Army officials deny they’re taking advantage of wounded soldiers.

“There are no efforts to ‘rush’ anyone out of the Army or through medical treatment and the disability system,” Col. Dan Garvey, deputy commanding officer of the Army’s Physical Disability Agency, said in an interview via e-mail.

Soldiers are discharged if they no longer can “adequately perform” their assigned duties and have received “optimum medical care,” Garvey said. The process is subjective and can last months or more than year, he said, but soldiers are informed of their rights and can appeal.

“There must be a balancing act, and the system tries very hard to maintain that,” Garvey said.

The issue has attracted attention in Congress and among veterans groups.

John Fernandez, a 27-year-old retired 1st lieutenant from New York who lost part of each leg in Iraq, told the Senate Veterans Affairs Committee this spring the Army tried to discharge him before he received the medical care he was entitled to.

Sen. Patty Murray (D-Seattle), a member of the committee, said she heard similar stories from other wounded soldiers and their families.

“I think (the Army) underestimated the number of wounded. No one predicted this,” Murray said. “I don’t know whether they are overcrowded or just trying to cut costs. No one is talking about it.”

Clinging to life

Doctors initially gave Rory Dunn little chance of survival.

As he clung to life in the Baghdad hospital, they glued his left eye back into its socket and placed him in a deep medical coma to ease brain swelling. Five days later, Dunn was flown to a hospital in Germany, where his family had gone on “imminent death orders” to say their goodbyes. If he lived, they were told, he might need full-time care for the rest of his life.

# # # # #

[REQUIRED TASKS]
• A. In the wounded-soldiers article, what position does Col. Dan Garvey hold?
• B. Pick up the wounded-soldiers article after its last sentence and continue it.
The records are separate material, unconnected to the wounded-soldiers article.

[EXTRACTED MATERIAL]
# # # # #

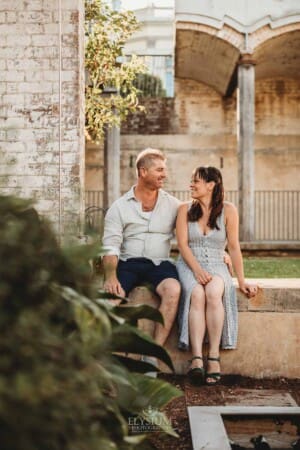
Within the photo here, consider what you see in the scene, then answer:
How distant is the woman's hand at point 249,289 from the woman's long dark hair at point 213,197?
393 millimetres

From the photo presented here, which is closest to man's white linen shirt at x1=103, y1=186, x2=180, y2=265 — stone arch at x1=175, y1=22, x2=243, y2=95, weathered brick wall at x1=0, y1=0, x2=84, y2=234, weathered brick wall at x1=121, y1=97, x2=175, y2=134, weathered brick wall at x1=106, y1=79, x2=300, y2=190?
weathered brick wall at x1=0, y1=0, x2=84, y2=234

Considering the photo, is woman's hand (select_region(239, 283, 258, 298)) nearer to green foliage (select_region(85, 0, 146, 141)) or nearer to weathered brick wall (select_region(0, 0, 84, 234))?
weathered brick wall (select_region(0, 0, 84, 234))

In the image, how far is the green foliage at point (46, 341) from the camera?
0.94 meters

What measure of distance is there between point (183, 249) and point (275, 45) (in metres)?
11.8

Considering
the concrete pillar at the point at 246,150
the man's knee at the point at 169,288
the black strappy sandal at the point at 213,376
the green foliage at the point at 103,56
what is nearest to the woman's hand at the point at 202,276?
the man's knee at the point at 169,288

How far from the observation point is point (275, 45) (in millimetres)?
15078

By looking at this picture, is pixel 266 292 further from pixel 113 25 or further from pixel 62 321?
pixel 113 25

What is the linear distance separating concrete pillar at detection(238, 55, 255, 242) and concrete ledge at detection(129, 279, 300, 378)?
10092 mm

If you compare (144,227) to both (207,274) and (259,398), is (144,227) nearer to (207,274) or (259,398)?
(207,274)

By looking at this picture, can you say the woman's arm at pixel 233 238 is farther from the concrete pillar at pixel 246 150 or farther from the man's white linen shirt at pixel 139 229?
the concrete pillar at pixel 246 150

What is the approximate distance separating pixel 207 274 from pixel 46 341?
3.08 meters

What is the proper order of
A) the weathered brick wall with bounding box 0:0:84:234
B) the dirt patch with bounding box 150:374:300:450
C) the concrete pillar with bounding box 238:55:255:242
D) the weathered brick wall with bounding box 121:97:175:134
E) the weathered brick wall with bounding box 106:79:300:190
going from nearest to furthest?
the dirt patch with bounding box 150:374:300:450
the weathered brick wall with bounding box 0:0:84:234
the concrete pillar with bounding box 238:55:255:242
the weathered brick wall with bounding box 106:79:300:190
the weathered brick wall with bounding box 121:97:175:134

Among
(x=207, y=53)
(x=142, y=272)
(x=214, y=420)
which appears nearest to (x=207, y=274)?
(x=142, y=272)

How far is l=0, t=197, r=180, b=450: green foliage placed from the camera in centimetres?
94
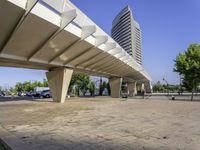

# # # # #

[SET OF ANSWERS]
• A. He is deputy commanding officer of the Army's Physical Disability Agency.

• B.
Almost six weeks after he was wounded, Dunn emerged from his coma at Walter Reed, where he had been transferred. Days later, Lefever said, the Army asked her son to begin the discharge process. She objected.

During the coming months, before his skull was rebuilt, before a cornea transplant, before speech and physical therapy, the Army made at least three attempts to get her son to accept a discharge, Lefever said. In one instance, she said a top medical officer showed up in her son’s room in Ward 58, the neuroscience ward at Walter Reed, and said Dunn needed to immediately sign papers formally starting the discharge process.

“We all understood he couldn’t return to the Army, but he hadn’t even started his treatment,” Lefever said, adding that her son had just emerged from his coma.

In the fall of 2004, roughly five months after he was wounded, Lefever said her son was told to attend a meeting without his mother. During the meeting , which Lefever insisted on attending, Dunn was given three days to sign papers starting the discharge process or the Army would do it without his authorization. At that point, Dunn had not received the surgery that would rebuild his forehead.

“I felt bullied,” Lefever said.

During a six-week period stretching into February, Lefever said the Army stepped up the pressure, at one point offering to send her son to a hospital in Palo Alto, Calif., that specializes in traumatic brain injuries – but only if he first agreed to a discharge.

“I was disgusted,” Lefever said.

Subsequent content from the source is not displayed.